Stored data:
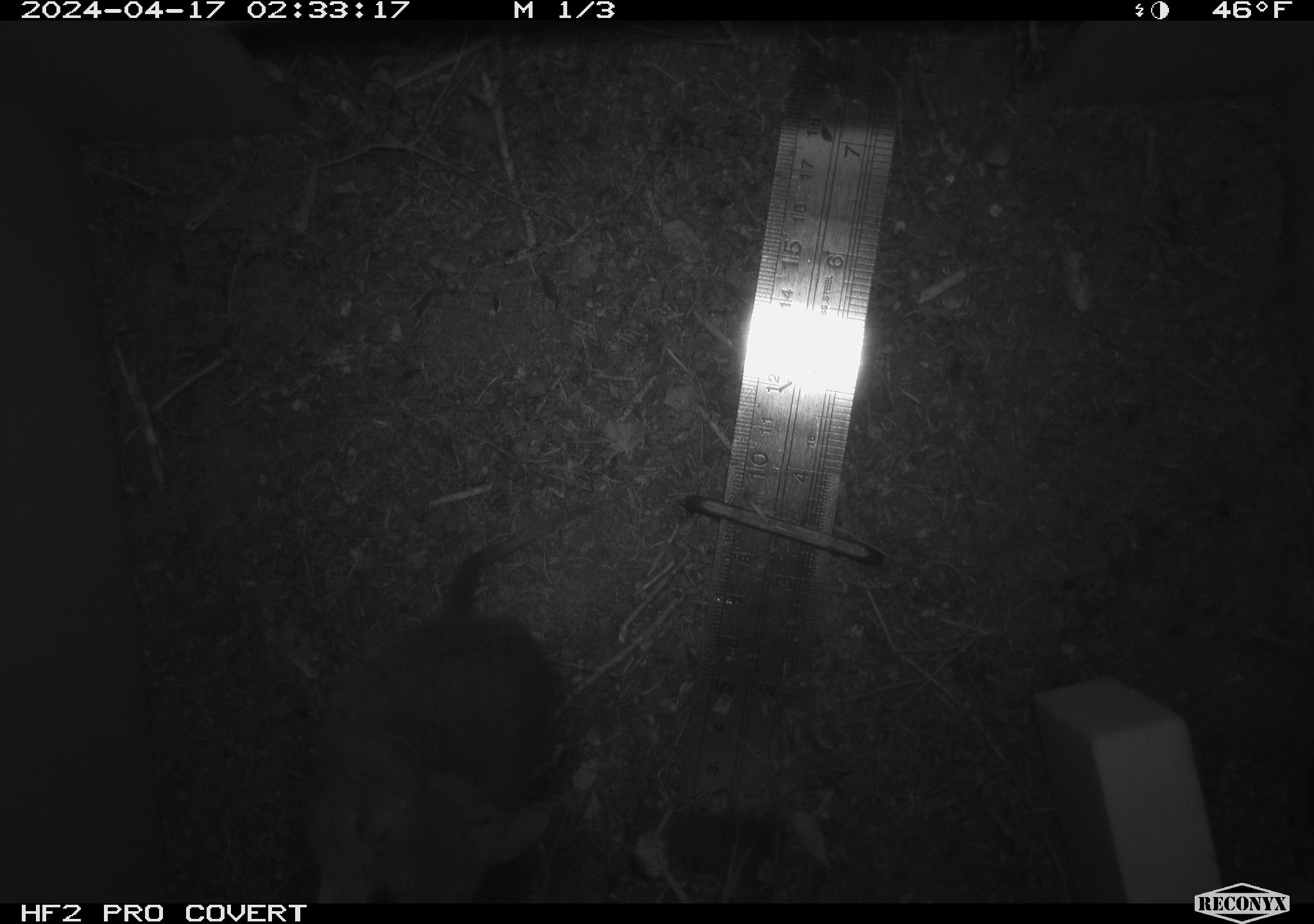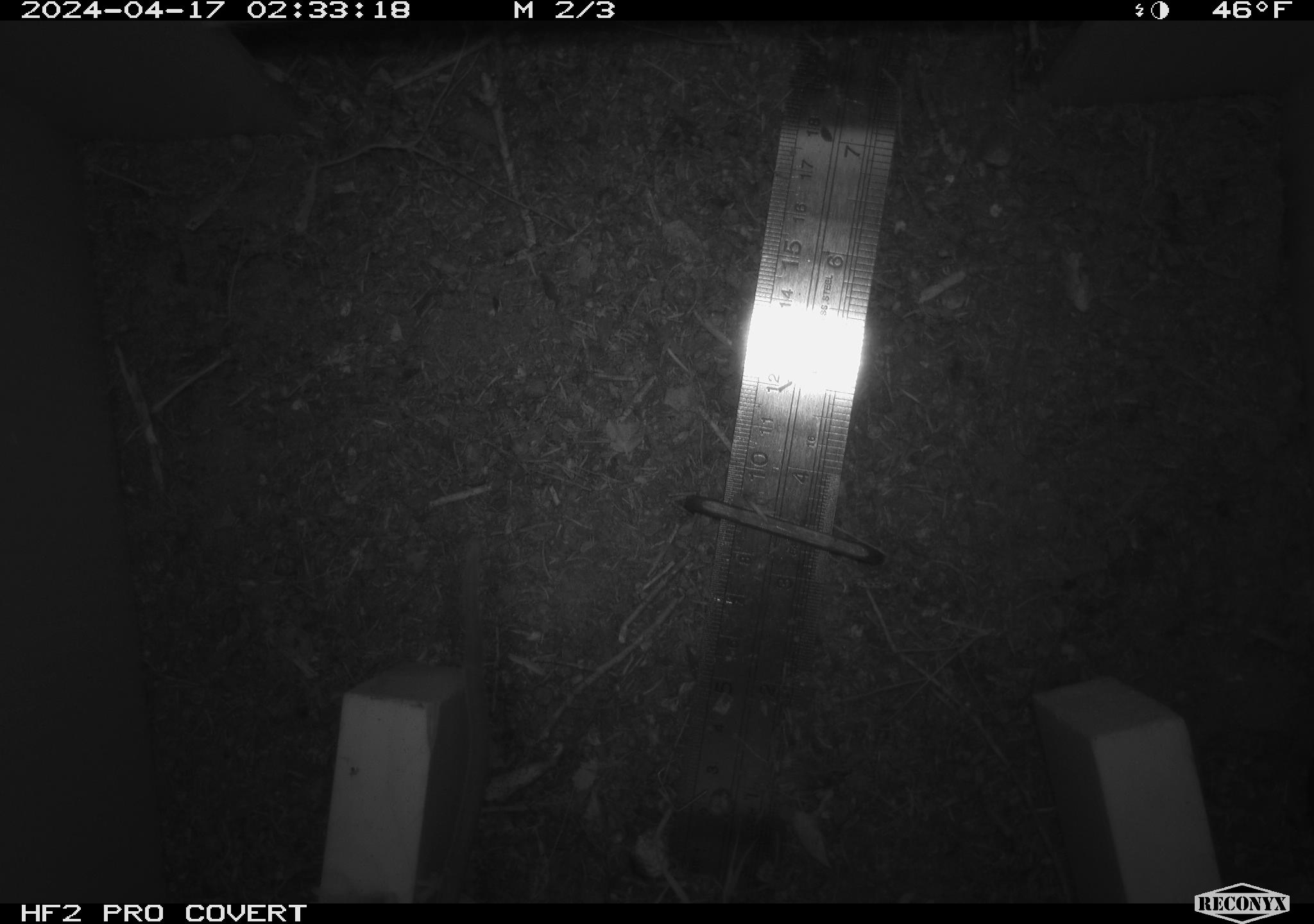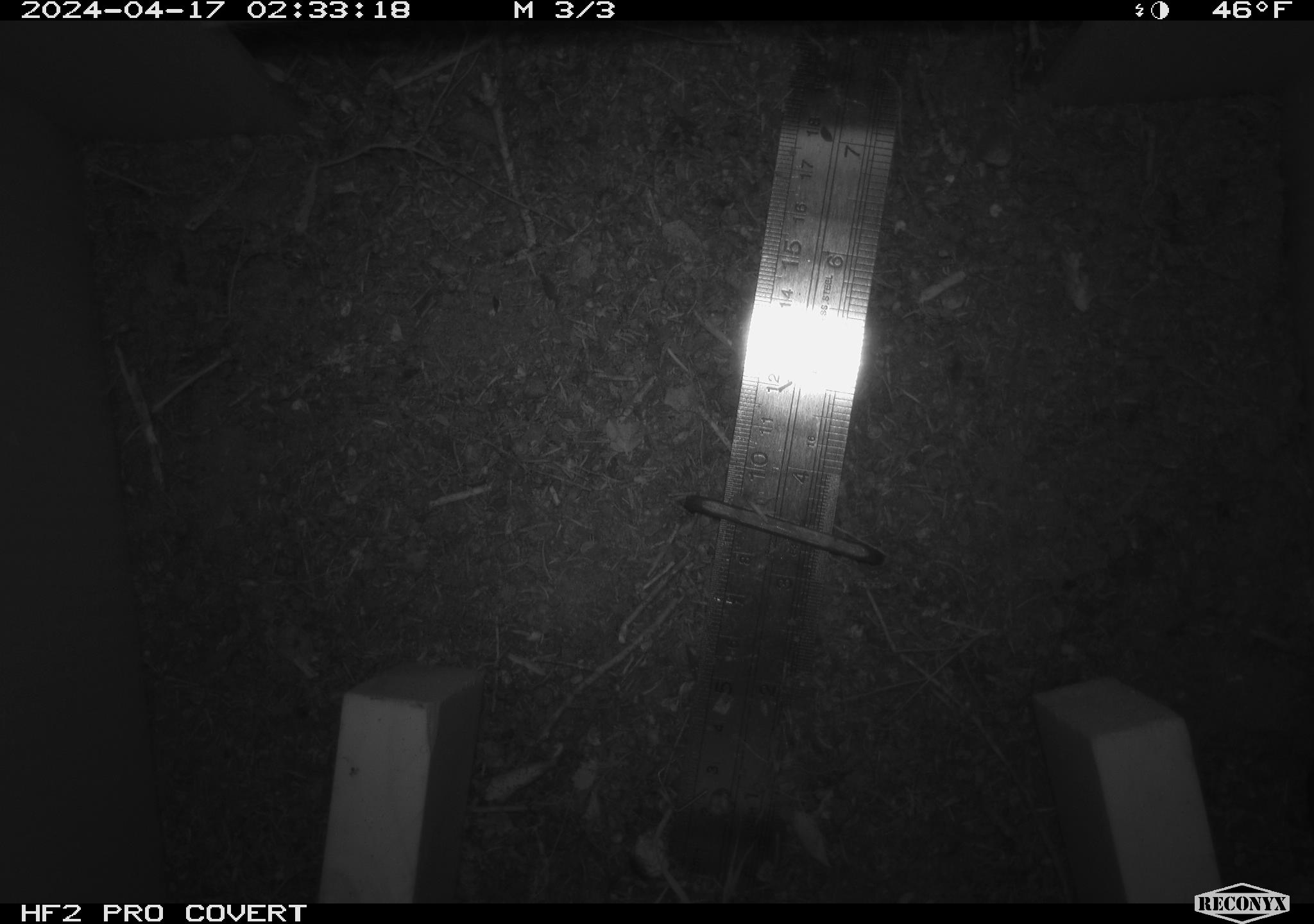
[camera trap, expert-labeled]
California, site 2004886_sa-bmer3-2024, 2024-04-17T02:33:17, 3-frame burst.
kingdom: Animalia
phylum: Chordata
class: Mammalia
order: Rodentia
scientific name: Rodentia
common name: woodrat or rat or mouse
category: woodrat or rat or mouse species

Exercise brief ▸ Please, without any pictures, retype the records exactly as they appear.

Reply ▸
[camera trap, expert-labeled]
California, site 2004886_sa-bmer3-2024, 2024-04-17T02:33:17, 3-frame burst.
kingdom: Animalia
phylum: Chordata
class: Mammalia
order: Rodentia
scientific name: Rodentia
common name: woodrat or rat or mouse
category: woodrat or rat or mouse species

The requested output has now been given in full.